## TASK ITEM
Word for word, reproduce each entry.

= = =

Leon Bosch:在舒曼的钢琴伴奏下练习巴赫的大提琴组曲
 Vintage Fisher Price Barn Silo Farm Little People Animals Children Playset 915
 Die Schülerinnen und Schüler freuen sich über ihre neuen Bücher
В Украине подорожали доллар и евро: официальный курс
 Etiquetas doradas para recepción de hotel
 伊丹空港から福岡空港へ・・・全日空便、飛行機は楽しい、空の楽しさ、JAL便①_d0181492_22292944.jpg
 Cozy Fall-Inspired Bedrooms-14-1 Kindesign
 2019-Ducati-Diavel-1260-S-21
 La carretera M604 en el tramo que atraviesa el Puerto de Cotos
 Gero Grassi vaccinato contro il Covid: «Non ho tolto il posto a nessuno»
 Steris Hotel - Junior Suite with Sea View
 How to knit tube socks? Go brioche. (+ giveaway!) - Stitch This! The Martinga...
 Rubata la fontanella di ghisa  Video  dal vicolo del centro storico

= = =

## RESULT FOR THIS TASK
Leon Bosch:在舒曼的钢琴伴奏下练习巴赫的大提琴组曲
 Vintage Fisher Price Barn Silo Farm Little People Animals Children Playset 915
 Die Schülerinnen und Schüler freuen sich über ihre neuen Bücher
В Украине подорожали доллар и евро: официальный курс
 Etiquetas doradas para recepción de hotel
 伊丹空港から福岡空港へ・・・全日空便、飛行機は楽しい、空の楽しさ、JAL便①_d0181492_22292944.jpg
 Cozy Fall-Inspired Bedrooms-14-1 Kindesign
 2019-Ducati-Diavel-1260-S-21
 La carretera M604 en el tramo que atraviesa el Puerto de Cotos
 Gero Grassi vaccinato contro il Covid: «Non ho tolto il posto a nessuno»
 Steris Hotel - Junior Suite with Sea View
 How to knit tube socks? Go brioche. (+ giveaway!) - Stitch This! The Martinga...
 Rubata la fontanella di ghisa  Video  dal vicolo del centro storico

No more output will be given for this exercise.